▶ _SOURCE PASSAGE_
☆ ☆ ☆ ☆ ☆
Charity's concerns as thousands of extra people die from heart problems
Almost 5,000 more people have died from heart problems than would be expected since the start of the coronavirus pandemic, a charity has warned.
The British Heart Foundation (BHF) told the PA news agency that there were 4,622 “excess deaths” from heart and circulatory diseases from the start of the pandemic to mid-October.
As the Covid-19 second wave sets in, the charity has urged people to not put off seeking care.
It has previously called for action after noticing that hundreds of relatively younger adults have also been dying in higher numbers than expected for heart problems.
The charity calculated that in the under-65s alone there has been more than 800 additional deaths.
It said that a number of factors could be behind the excess deaths including:
– People putting off seeking care for fear of “putting pressure” on the NHS
– Patients who delay seeking care for worrying symptoms for fear of contracting Covid-19 in health settings
– Delays to surgeries and routine heart care
As the nation went into lockdown in late March there was a significant fall in people seeking help for suspected heart attacks.
The BHF has said that in late March the number of people attending A&E with a suspected heart attack dropped by 50 per cent – but says numbers have since improved.
☆ ☆ ☆ ☆ ☆
▶ _DATA FOR ANALYSIS_
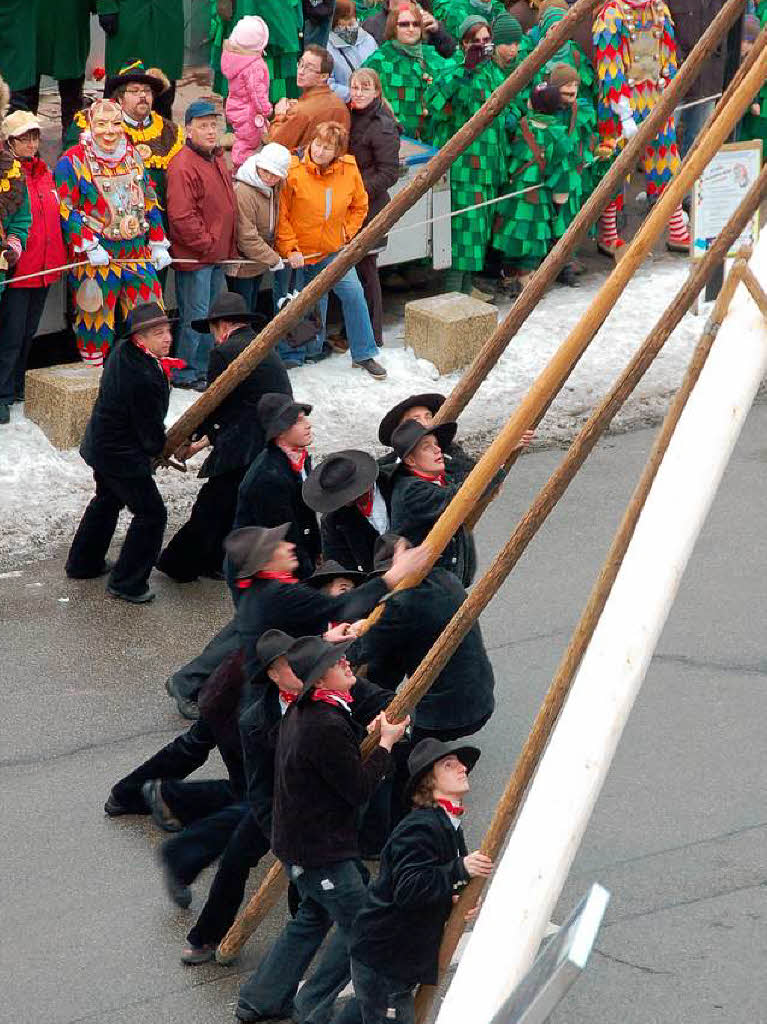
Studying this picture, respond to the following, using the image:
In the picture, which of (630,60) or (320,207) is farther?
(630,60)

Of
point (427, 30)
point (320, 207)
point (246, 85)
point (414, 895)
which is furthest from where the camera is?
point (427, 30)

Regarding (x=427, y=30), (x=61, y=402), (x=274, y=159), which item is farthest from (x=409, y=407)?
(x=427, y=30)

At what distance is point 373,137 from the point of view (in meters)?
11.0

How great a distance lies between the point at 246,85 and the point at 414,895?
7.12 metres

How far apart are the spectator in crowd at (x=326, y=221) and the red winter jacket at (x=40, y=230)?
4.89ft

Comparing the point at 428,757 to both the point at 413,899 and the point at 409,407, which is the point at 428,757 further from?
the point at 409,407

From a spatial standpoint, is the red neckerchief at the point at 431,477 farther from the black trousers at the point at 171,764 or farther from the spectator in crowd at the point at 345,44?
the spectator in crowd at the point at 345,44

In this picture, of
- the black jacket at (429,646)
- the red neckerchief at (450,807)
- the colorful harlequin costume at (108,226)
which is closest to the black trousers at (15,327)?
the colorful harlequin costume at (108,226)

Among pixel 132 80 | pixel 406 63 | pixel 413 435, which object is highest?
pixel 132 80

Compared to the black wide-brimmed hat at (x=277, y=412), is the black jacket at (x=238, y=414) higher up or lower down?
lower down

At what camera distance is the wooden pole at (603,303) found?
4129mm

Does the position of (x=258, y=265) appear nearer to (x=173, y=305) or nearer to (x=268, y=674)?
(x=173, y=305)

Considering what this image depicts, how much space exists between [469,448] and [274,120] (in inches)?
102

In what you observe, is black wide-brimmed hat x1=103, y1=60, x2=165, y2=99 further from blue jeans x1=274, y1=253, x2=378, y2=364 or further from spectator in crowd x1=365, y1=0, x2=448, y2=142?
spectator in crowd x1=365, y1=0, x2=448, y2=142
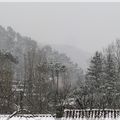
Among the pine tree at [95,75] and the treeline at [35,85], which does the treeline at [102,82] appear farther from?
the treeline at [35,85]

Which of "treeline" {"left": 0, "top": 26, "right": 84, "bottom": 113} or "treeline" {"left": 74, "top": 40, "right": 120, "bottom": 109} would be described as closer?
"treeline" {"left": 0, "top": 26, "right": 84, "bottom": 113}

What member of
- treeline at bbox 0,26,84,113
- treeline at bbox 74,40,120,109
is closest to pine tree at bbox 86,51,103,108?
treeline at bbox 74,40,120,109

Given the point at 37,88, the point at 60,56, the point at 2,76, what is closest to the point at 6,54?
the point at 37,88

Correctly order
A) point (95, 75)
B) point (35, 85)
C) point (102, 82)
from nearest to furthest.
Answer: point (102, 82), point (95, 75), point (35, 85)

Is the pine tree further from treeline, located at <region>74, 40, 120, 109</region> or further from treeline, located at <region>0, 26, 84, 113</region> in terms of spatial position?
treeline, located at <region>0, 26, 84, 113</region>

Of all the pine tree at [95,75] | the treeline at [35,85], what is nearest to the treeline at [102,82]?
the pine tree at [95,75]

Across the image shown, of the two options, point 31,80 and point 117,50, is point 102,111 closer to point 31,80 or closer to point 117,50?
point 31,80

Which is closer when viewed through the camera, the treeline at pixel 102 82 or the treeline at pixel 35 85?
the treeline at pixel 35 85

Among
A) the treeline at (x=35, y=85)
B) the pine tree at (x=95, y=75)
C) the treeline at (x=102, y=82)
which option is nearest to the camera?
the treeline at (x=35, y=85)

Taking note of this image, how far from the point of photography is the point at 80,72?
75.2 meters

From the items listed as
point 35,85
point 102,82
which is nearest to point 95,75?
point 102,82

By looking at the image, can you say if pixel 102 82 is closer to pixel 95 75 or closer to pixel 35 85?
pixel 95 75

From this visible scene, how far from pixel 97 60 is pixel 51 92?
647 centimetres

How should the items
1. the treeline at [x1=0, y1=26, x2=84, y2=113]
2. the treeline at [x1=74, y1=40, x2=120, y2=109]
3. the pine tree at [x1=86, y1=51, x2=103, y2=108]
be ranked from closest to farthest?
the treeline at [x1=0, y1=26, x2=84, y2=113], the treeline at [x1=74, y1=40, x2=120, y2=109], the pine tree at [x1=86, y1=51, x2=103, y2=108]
☆ ☆ ☆ ☆ ☆
▶ _PROBLEM SET_
1. Reproduce word for word the part of the article on excess heart deaths starting with "It said that" and going on through "have since improved.".
2. Take the article on excess heart deaths further from its last sentence.

▶ _PER-TASK OUTPUTS_
1.
It said that a number of factors could be behind the excess deaths including:
– People putting off seeking care for fear of “putting pressure” on the NHS
– Patients who delay seeking care for worrying symptoms for fear of contracting Covid-19 in health settings
– Delays to surgeries and routine heart care
As the nation went into lockdown in late March there was a significant fall in people seeking help for suspected heart attacks.
The BHF has said that in late March the number of people attending A&E with a suspected heart attack dropped by 50 per cent – but says numbers have since improved.

2.
The charity reminded people that during the second national lockdown in England “the NHS is open for you”.
Dr Sonya Babu-Narayan, associate medical director at the British Heart Foundation, said: “We know that patients with heart and circulatory disease have been dying from it in numbers in excess of what we would expect since the beginning of the pandemic.
“And this is on top of also being at an increased risk of severe Covid-19 resulting in deaths.
“From the onset of the pandemic to October 16 there had been 4,622 excess deaths in England.
“I feel every death is a tragedy, no matter how old you are and what your circumstance, whether it’s from Covid-19 or not.
“Equally, going forward, we must learn lessons from this pandemic and it seems that it’s very important that we do maintain access to cardiovascular care despite the winter surge and coronavirus resurgence so that we can, wherever possible, reduce these excess deaths.”
Dr Babu-Narayan cited a YouGov poll which found that among patients who had noticed a worsening of their health conditions, 56 per cent didn’t seek help for it because they did not want to put pressure on the health service.
Dr Babu-Narayan, who is also a consultant cardiologist, said: “I wouldn’t want people to be so worried about protecting the NHS that the patient doesn’t get protection themselves.
“If you have a heart condition remember the NHS is open for you. And it’s here to protect you, rather than you having to worry about protecting it.”
She continued: “The NHS is ready for you if you have an emergency or life-threatening illness.
“So if you think you’re having a heart attack or you think you could be having a stroke – it’s vital that you still call 999 and go to the hospital. Every minute matters in terms of saving your life and avoiding disability from those conditions.
“For example if you’re getting more chest pain when you do things and that’s lasting for longer or you’re getting worse breathlessness when you do things …
“It’s really important you make sure you seek medical advice, because your situation may need to be reprioritized. And you may need to have your treatment brought forward or your investigation brought forward.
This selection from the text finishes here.